I obviously have no data for the additional power draw when adding an allnet SFB modem to the omnia.

wow, the 7520/30 got it on the list of supported devices! haven’t seen this when i frequently check openwrt page for new devices. i found a used one and i will catch it later. if the cpu performance is at least twice the time i dont need turris omnia anymore. thank you!
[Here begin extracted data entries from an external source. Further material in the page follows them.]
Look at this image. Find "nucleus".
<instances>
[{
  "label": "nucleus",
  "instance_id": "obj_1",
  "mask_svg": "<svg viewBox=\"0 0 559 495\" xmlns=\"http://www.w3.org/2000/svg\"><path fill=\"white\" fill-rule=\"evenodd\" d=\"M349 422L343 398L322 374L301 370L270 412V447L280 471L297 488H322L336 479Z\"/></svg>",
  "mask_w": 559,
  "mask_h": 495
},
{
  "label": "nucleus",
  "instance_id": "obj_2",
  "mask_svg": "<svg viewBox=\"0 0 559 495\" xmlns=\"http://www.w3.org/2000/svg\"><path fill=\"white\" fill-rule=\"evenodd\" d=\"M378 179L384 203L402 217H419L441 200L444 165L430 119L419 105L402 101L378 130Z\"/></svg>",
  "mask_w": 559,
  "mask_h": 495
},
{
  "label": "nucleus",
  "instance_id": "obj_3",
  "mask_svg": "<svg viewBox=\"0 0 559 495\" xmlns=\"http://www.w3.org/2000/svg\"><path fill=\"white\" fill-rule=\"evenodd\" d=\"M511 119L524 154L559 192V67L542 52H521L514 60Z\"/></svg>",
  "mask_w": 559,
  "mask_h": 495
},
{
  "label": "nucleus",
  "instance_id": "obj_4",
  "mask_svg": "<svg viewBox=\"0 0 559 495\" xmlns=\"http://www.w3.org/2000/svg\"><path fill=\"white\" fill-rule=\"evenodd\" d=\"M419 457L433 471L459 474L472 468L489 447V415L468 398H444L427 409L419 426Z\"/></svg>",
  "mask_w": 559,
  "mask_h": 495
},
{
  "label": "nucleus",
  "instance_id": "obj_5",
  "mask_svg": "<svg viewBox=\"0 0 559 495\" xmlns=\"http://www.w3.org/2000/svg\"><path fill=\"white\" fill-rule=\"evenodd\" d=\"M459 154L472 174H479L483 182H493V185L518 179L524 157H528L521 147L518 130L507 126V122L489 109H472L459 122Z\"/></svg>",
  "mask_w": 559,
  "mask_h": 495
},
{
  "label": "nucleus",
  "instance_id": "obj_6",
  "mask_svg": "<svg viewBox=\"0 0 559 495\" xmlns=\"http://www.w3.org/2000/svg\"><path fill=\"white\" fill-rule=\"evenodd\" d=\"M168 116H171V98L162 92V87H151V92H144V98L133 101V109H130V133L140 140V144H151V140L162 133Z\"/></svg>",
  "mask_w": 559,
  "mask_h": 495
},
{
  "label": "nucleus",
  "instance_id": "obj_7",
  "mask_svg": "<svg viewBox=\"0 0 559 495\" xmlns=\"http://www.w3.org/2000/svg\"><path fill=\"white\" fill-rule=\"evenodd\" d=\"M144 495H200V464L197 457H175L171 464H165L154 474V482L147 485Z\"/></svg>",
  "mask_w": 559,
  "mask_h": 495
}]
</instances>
I am not sure that is correct yet. Please read the thread. There is a PR to integrate this into the main branch, but:
a) it is not guaranteed to make it in
b) it does not come with necessary firmware files, so these need to be downloaded separately

Also IIRC some folks found that some FB7520 could not be converted to OpenWrt successfully, but no one knows currently why.
Finally, I have never tried any of those repositories/patches myself, as I do not own a FB 7520/30 (as the bridged BTHH5A achieves almost full-sync there is little fr me to improve, sure in upload direction if I could escape the grasp of DLM I could potentially improve from37 Mbps to maybe 40 Mbps, but is such a small potential gain worth > 50EUR?)

So the FB7520/30 (FB) sport a quadcore 716MHz Arm A9 (32bit) CPU with 256 MB ram, while the turris omnia (TO) sports a dualcore 1.6GHz Arm A9 (32bit) CPU with 1 (or 2) GB ram Whether the FB or the TO will be faster depends on the task(s) at hand, but for most things the TO should be equal or faster than the FB (0.716*4 = 2.864, 2 * 1.6 = 3.2) but some things could be faster on a quad core than a dual core.
Both should run circles around the HH5A’s dualcore 500Hz MIPS 34Kc CPU and should limit your achievable rates.

ok thanks, got myself a 7530 and building from GitHub - dhewg/openwrt at vr11 now. will share my experiences here. although it’s a bit off topic.